Voorzitter, er zal straks ongetwijfeld worden verwezen naar de actuele vraag die ik tijdens de plenaire vergadering van 15 oktober 2014 heb gesteld. Ik heb deze interpellatie eigenlijk ingediend naar aanleiding van een nieuwe onderzoek van het Vlaams Instituut voor Economie en Samenleving (VIVES). Uit dit onderzoek blijkt dat de bedragen van de geldtransfers tussen Vlaanderen en Wallonië vrijwel ongewijzigd blijven. De crisis heeft daar geen invloed op. Het nieuw onderzoek bewijst dat jaarlijks nog steeds 6 miljard euro van Vlaanderen naar Wallonië vloeit. Iedereen heeft in de tekst van mijn interpellatie kunnen lezen hoe die berekening tot stand is gekomen. Er is rekening gehouden met de uitgaven van de federale overheid, met de financieringsregeling van de deelstaten en met de sociale zekerheid.
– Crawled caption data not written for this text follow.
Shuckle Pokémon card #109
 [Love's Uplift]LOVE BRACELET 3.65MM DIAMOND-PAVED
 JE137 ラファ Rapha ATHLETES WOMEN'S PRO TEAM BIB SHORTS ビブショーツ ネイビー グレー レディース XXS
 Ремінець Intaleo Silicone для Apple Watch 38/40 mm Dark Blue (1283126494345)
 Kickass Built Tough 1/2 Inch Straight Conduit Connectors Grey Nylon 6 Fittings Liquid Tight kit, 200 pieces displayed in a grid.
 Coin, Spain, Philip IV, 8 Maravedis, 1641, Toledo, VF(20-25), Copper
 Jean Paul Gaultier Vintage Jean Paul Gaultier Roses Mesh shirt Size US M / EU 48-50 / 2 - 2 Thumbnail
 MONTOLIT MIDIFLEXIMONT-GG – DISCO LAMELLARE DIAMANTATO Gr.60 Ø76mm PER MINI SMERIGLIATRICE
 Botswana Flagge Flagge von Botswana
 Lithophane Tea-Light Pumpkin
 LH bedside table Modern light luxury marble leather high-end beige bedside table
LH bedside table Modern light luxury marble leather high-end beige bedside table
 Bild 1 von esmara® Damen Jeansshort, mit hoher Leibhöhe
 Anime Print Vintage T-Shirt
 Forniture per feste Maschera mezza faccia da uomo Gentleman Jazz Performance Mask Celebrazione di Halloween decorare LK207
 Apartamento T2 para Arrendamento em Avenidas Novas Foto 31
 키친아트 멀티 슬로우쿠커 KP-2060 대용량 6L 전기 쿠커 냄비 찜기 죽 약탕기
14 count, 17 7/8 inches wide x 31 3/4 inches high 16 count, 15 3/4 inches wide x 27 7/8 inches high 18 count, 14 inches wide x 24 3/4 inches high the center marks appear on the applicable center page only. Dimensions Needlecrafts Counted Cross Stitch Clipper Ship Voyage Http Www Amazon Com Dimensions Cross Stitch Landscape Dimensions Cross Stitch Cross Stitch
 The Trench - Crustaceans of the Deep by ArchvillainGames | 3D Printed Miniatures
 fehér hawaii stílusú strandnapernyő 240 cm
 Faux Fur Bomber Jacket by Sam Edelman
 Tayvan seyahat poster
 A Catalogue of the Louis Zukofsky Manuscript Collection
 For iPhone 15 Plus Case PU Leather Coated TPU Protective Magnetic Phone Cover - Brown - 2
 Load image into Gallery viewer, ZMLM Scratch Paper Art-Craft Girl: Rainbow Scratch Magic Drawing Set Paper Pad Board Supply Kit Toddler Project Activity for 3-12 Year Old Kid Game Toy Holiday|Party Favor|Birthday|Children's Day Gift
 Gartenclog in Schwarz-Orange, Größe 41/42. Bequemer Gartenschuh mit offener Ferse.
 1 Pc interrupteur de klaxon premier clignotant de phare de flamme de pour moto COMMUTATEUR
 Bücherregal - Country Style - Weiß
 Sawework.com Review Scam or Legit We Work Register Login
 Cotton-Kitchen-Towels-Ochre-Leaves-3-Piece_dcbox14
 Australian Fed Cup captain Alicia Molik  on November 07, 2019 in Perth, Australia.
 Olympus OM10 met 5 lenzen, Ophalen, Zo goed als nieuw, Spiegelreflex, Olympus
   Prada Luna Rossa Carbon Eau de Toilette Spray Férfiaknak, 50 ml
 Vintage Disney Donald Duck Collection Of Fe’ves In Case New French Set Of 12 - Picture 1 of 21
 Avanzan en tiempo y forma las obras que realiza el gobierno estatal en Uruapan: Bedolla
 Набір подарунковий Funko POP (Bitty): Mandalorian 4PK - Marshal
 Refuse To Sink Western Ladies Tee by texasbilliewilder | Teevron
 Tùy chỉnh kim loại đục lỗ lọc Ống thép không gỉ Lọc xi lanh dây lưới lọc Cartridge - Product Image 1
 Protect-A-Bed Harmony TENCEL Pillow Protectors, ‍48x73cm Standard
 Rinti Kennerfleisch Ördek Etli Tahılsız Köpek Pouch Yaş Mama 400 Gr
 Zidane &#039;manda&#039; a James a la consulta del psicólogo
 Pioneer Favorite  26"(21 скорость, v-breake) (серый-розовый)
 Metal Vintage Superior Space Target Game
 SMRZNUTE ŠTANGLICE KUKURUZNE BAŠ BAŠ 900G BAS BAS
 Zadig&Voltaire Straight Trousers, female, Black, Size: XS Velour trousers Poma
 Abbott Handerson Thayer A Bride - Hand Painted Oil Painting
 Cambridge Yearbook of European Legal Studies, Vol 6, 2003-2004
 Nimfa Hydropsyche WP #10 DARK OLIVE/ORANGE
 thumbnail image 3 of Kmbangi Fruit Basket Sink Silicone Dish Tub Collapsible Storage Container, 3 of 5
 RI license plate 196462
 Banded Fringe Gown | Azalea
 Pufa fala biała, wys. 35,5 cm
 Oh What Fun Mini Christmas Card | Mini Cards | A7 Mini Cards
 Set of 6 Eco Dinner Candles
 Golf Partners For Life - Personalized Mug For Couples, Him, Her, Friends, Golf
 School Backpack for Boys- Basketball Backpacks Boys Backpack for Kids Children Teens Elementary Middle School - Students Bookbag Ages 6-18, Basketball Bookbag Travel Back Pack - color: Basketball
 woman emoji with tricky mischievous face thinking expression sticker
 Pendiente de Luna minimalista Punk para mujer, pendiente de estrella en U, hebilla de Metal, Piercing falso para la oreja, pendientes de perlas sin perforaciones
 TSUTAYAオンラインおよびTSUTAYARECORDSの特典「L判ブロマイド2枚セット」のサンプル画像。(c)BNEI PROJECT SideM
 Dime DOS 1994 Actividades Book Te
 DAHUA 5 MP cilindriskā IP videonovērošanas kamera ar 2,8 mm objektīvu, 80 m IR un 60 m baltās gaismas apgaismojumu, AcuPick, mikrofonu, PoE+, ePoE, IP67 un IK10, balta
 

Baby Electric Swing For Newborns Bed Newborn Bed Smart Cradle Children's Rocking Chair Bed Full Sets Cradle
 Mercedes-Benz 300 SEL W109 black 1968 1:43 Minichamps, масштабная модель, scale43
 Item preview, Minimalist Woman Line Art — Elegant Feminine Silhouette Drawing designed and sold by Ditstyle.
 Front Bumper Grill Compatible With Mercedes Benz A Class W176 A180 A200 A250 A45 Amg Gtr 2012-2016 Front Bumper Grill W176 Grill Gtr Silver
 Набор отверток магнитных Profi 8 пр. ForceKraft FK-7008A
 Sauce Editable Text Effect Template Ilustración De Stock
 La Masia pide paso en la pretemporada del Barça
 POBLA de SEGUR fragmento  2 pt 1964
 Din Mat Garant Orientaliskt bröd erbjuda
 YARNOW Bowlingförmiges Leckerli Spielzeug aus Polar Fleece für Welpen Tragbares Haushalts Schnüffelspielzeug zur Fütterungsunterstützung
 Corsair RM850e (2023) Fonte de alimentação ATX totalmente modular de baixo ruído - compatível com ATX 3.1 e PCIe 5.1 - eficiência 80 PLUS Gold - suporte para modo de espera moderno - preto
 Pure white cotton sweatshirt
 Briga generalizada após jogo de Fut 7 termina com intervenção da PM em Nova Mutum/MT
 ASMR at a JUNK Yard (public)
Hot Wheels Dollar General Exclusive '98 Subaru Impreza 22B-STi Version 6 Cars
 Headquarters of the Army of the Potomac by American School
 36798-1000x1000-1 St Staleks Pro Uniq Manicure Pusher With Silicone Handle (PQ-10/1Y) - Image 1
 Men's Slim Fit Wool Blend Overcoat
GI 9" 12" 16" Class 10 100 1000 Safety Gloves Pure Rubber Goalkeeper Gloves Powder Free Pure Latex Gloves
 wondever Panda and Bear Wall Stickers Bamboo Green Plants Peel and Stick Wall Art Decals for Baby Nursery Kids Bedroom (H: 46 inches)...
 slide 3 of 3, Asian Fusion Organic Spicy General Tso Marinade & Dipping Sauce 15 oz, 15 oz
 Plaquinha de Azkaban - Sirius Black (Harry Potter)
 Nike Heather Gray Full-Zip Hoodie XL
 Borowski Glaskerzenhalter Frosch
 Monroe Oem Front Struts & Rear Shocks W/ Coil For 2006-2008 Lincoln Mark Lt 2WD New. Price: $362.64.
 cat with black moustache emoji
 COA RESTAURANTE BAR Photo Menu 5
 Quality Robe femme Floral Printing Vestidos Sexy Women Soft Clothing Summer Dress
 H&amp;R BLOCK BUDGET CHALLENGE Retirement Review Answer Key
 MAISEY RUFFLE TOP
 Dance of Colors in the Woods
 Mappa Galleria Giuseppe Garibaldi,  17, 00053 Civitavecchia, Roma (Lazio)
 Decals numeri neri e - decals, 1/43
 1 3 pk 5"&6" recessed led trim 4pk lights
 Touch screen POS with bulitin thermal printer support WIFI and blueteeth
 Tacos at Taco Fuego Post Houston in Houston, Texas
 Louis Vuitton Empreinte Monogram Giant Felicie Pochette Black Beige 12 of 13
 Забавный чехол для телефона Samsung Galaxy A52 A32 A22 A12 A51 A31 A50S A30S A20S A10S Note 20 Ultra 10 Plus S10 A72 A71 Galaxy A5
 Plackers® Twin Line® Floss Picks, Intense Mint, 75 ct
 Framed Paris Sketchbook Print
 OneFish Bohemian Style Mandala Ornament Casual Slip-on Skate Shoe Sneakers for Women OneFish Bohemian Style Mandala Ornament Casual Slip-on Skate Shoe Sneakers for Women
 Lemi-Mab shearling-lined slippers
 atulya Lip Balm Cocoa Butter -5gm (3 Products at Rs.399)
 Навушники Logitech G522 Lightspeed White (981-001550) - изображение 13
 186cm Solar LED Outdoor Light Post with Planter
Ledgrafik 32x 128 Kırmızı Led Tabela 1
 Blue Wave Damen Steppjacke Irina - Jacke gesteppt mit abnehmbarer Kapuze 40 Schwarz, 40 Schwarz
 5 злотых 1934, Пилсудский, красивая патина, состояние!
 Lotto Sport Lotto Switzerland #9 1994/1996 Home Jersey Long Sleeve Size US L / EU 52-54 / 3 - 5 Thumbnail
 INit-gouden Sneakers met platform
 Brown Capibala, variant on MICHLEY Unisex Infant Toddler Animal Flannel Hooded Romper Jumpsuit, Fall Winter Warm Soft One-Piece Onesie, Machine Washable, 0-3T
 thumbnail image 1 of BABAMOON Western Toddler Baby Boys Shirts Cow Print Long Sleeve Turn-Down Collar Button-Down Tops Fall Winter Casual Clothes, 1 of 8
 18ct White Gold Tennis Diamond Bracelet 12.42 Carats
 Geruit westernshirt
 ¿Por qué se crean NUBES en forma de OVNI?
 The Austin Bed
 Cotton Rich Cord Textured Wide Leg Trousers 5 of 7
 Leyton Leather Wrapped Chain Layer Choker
Het resultaat is dat jaarlijks 6 miljard euro van Vlaanderen naar Wallonië vloeit.
Tenzij ik me vergis, worden die cijfers ondertussen door haast niemand meer betwist. Ik wil hieraan toevoegen dat het in deze studie om 6 miljard euro gaat. In andere onderzoeken worden de intresten meegerekend en gaat het om nog veel meer. Bovendien betaalt Vlaanderen meer dan op basis van het aandeel in de bevolking zou moeten. Vlaanderen betaalt 60 procent van de belastingen en 64 procent van de financiering van de sociale zekerheid. Deze permanente welvaartsoverdracht wordt ons, of we dat nu graag horen of niet, als solidariteit met Wallonië verkocht. Solidariteit is echter vrijwillig, transparant, efficiënt en vooral eindig.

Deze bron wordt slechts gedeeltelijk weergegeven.